A Raspberry Pi project designed to detect animals visiting my balcony with a webcam. Store images from their visits and present the temporal patterns of their visitation in a simple Flask app. Now integrated with iNaturalist to provide community access to select high quality images and observations: https://www.inaturalist.org/observations?place_id=any&user_id=evjrob&verifiable=any

Setup

  1. Install Docker on your Raspberry Pi OS.

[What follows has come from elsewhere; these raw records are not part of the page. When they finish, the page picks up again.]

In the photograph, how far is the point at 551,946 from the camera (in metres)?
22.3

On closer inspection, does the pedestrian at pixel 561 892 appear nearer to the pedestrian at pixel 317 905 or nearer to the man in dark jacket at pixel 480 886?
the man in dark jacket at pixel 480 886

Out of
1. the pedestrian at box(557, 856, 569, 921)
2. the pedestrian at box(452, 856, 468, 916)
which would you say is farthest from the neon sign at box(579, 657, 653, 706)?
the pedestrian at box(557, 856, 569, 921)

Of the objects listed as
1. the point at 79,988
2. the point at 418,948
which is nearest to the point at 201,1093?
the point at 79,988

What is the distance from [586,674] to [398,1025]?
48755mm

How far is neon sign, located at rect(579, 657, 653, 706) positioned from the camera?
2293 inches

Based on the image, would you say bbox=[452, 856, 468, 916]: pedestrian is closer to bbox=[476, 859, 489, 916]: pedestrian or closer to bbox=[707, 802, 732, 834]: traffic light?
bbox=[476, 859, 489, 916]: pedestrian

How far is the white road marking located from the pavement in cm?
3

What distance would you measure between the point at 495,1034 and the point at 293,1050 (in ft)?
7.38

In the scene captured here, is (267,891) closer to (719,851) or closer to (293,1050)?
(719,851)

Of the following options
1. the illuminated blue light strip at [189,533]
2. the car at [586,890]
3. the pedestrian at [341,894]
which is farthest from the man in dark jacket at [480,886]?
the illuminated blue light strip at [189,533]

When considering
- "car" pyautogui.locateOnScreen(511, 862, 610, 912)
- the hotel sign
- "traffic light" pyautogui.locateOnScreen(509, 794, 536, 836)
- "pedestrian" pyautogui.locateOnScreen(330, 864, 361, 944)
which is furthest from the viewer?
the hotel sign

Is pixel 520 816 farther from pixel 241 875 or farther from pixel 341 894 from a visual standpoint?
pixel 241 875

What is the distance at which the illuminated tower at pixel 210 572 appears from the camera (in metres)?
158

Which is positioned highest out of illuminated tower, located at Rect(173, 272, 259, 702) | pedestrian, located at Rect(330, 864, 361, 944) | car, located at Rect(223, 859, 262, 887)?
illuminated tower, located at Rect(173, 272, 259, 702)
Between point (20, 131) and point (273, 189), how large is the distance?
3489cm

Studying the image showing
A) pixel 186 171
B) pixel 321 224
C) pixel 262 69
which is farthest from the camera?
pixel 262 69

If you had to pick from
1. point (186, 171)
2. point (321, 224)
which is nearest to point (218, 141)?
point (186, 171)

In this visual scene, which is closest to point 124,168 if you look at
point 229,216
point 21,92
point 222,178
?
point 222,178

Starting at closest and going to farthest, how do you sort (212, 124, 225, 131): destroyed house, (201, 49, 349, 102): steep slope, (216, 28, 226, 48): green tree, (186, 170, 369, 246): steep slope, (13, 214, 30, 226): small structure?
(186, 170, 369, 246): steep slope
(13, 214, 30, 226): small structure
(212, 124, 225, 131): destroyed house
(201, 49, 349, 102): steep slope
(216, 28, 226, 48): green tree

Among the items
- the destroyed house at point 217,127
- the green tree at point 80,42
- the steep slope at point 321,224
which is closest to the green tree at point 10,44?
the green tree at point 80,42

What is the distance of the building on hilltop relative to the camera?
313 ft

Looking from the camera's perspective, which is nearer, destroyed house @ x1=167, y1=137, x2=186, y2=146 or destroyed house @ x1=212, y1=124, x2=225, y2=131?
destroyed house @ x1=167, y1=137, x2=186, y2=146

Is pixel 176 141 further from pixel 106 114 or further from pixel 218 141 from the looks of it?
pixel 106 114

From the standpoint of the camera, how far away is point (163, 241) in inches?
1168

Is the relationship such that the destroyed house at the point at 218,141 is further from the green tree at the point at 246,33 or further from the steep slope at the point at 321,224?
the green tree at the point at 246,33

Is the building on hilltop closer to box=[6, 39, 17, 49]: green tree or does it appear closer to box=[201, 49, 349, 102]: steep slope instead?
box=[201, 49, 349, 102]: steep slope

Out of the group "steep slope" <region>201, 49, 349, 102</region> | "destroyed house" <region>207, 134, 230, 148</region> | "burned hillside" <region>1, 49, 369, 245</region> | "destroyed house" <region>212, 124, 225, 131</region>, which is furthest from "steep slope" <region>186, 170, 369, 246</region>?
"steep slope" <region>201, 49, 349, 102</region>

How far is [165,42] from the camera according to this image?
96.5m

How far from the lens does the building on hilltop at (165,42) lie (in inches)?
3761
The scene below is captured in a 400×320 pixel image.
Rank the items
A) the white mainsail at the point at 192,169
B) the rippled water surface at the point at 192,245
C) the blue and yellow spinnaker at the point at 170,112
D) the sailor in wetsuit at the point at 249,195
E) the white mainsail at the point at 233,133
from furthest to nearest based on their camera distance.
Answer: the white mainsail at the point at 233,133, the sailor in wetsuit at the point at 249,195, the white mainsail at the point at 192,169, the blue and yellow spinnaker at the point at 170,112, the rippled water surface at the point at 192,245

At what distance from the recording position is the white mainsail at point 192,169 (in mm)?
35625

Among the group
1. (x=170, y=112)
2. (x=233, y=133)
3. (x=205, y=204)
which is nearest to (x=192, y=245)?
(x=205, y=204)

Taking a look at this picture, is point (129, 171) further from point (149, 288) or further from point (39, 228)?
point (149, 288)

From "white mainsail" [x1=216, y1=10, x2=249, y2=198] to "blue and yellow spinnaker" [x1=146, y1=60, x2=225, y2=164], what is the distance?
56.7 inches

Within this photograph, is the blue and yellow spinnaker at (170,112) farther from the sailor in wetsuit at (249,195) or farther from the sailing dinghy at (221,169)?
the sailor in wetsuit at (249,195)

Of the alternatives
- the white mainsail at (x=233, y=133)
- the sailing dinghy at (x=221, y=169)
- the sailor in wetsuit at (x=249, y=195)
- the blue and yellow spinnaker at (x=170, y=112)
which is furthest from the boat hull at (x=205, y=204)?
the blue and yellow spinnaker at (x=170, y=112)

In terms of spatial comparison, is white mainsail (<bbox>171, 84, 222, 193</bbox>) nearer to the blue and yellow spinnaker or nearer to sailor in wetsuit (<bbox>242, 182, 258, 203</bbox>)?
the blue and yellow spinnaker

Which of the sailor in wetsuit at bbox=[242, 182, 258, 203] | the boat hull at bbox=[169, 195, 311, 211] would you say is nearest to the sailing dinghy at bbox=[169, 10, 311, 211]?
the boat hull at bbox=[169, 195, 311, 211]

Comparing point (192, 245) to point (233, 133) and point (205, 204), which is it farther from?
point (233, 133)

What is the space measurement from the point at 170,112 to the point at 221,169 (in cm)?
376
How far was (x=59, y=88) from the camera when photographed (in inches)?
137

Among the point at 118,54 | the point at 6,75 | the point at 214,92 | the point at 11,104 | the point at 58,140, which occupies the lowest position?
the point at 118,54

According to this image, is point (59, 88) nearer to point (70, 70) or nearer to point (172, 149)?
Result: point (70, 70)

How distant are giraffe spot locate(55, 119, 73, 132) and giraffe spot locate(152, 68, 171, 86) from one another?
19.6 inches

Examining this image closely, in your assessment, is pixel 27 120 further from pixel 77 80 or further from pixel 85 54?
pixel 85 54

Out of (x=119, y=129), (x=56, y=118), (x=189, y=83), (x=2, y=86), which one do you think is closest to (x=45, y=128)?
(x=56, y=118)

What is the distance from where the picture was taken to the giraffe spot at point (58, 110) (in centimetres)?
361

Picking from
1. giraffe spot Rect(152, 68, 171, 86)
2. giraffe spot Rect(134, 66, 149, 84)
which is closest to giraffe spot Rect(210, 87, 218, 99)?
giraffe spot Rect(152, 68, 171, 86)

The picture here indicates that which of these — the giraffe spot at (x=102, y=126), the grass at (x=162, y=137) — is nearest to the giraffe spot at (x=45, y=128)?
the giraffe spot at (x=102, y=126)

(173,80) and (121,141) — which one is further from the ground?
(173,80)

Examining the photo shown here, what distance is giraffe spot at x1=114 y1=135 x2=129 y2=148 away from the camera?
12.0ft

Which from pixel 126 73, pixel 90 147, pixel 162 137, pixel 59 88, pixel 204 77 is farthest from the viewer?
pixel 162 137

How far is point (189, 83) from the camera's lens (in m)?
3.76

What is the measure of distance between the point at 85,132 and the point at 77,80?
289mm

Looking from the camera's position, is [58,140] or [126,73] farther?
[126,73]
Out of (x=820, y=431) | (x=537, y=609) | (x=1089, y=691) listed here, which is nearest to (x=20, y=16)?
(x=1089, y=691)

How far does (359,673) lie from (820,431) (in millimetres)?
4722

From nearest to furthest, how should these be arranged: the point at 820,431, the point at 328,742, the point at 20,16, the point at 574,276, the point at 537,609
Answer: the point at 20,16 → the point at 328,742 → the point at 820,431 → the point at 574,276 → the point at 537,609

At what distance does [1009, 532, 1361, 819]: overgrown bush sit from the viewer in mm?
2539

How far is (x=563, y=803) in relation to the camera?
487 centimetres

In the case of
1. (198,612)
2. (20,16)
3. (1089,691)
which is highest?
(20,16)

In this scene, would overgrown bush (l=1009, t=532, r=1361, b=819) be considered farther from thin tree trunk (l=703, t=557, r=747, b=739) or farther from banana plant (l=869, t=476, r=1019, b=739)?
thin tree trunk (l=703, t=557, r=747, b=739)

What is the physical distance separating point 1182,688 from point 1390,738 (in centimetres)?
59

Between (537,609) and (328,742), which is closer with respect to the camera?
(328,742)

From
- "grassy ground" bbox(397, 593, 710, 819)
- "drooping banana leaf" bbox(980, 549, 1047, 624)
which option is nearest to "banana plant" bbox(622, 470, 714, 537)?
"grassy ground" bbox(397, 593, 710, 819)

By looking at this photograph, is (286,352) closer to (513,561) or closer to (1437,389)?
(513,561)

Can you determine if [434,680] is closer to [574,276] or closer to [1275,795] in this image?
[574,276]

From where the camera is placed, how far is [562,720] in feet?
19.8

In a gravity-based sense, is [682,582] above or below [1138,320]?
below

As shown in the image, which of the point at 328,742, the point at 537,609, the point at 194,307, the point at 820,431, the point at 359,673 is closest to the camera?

  2. Clone this GitHub project to your Raspberry Pi

  3. Configure your project environment variables in settings.env in the root directory of the project:

    • ROTATE_CAMERA [Boolean] - Rotate the camera by 90 clockwise?
    • CUSTOM_TIMEZONE [String] - The timezone to use. eg. "America/Edmonton"
    • BIRBCAM_LATITUDE [Float] - The latitude of the camera for astral and iNaturalist
    • BIRBCAM_LONGITUDE [Float] - The longitude of the camera for astral and iNaturalist
    • LOCATION [String] - The location name for astral. eg. "Calgary"
    • REGION_NAME [String] - The region name for astral. eg. "Canada"
    • BIRBCAM_INAT_ENABLED [Boolean] - Enable iNaturalist integration?
    • INAT_USERNAME (Optional) [String] - Your iNaturalist username.
    • INAT_PASSWORD (Optional) [String] - Your iNaturalist password.
    • INAT_APP_ID (Optional) [String] - Your iNaturalist app id string.
    • INAT_APP_SECRET (Optional) [String] - Your iNaturalist app secret string.
    • INAT_POSITIONAL_ACCURACY (Optional) [Float] - The positional accuracy of your camera latitude and longitude in meters.

    If you wish to use the iNaturalist integration, you will need to set up an iNaturalist account and setup OAuth application authentication (https://www.inaturalist.org/oauth/applications/new).

  4. Update data/species_map.json to have the species names and details for your Birb Cam. If you wish to use iNaturalist you will need to provide taxa_id for each species.

  5. Build the Docker image by running docker-compose build --parallel in the root of the project. Alternatively, you may pull pre-built images from DockerHub (https://hub.docker.com/orgs/birbcam/repositories). I don't guarantee these images will work, but they may save you some build time.

  6. Setup your database by running:

    docker-compose run webapp python3 util.py create_db

  7. Train a model for your Birb Cam using notebooks/birbcam_training.ipynb. Further directions can be found in the notebook. I suggest you run this notebook in Google Colab and store your training data in Google Drive to get access to a GPU for free. You may also use notebooks/prepare_new_training_data.ipynb to upload the images you relabeled in the Birb Cam web app directly to Google Drive.

Running the Project

After completing the above setup, you can start the project by running:

docker-compose up --detatch

Project Structure

  1. Web App
  2. Camera App
  3. Cloud Function
  4. Notebooks

Web App

A flask based web app used to visualize the images and mode results through time and manually evaluate and revise the labels applied to each image.

Visualization

visualization

visualization 2

Model Evaluation

evaluate

Label Revision

revise

Camera App

The camera-app directory contains the Python script birbcam.py which runs in perpetuity on the Raspberry Pi 4.

architecture

The main() function handles setting up the above architecture in which the camera loop runs during the day time and uses OpenCV to retrieve images from the webcam and then detect if changes have occurred in each new frame. Images with sufficient change are pushed into a multiprocessing queue where the image processor function retrieves them and classifies them using the fast.ai model. Presently this is done using Google Cloud Functions given an issue in which using a PyTorch model trained on x86_64 build in an aarch64 build of the library produces drastically different results. Following classification, the images are saved locally.

Notebooks

The notebooks contain a variety of experiments and manual workflows for things like preparing new training data.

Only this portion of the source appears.